Could you extract, word for word, the lines of the material from the one holding "Of the options" through the end of the material, with both ends included?

[Scene question records]
━━━━━━━━━━━━━━━━
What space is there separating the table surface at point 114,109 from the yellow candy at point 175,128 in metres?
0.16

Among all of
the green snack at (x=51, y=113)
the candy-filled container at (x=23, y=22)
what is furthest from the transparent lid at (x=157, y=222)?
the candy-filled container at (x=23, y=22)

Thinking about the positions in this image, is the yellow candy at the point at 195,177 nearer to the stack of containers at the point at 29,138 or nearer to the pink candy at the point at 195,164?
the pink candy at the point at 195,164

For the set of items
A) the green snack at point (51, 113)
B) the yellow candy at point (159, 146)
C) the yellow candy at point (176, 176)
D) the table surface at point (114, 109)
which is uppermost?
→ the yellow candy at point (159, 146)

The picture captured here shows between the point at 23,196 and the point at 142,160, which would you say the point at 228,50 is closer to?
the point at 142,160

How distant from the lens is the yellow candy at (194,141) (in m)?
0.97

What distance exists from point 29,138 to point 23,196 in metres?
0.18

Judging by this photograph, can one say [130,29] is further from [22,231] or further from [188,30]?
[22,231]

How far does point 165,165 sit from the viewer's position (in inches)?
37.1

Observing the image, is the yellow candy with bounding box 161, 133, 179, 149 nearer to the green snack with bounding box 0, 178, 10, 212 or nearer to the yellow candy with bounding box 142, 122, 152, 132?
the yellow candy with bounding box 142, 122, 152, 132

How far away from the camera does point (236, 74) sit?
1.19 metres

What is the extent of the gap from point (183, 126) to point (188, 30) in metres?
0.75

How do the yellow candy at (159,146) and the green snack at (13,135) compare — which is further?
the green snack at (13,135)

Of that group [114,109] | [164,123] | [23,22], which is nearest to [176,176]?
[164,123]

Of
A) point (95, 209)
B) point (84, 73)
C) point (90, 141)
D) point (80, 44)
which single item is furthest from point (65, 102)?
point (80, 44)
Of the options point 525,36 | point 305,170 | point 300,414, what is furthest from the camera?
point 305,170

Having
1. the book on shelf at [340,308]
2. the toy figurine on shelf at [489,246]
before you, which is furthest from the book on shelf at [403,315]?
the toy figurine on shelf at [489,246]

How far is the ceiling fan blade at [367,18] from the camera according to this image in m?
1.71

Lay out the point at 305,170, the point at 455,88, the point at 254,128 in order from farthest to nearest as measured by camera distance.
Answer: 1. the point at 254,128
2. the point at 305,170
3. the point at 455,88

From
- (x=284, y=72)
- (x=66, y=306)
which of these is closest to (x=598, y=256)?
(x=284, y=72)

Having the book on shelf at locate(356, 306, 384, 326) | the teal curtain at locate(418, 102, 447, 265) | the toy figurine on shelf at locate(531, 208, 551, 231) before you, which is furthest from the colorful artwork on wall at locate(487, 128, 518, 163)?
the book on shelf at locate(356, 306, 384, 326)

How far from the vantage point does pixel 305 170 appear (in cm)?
━━━━━━━━━━━━━━━━
- [RESULT OF THE EXERCISE]:
Of the options point 525,36 | point 305,170 | point 300,414, what is furthest from the camera?
point 305,170

Having
1. the book on shelf at [340,308]
2. the toy figurine on shelf at [489,246]
before you, which is furthest from the book on shelf at [403,315]?
the toy figurine on shelf at [489,246]

How far is the ceiling fan blade at [367,18] from the camera according to this image in m?
1.71

Lay out the point at 305,170, the point at 455,88, the point at 254,128 in order from farthest to nearest as measured by camera distance.
Answer: 1. the point at 254,128
2. the point at 305,170
3. the point at 455,88

From
- (x=284, y=72)
- (x=66, y=306)
which of these is closest to (x=598, y=256)?
(x=284, y=72)

Having the book on shelf at locate(356, 306, 384, 326) | the teal curtain at locate(418, 102, 447, 265) | the toy figurine on shelf at locate(531, 208, 551, 231) before you, which is furthest from the colorful artwork on wall at locate(487, 128, 518, 163)?
the book on shelf at locate(356, 306, 384, 326)

How far from the vantage point does pixel 305 170 appear (in cm)?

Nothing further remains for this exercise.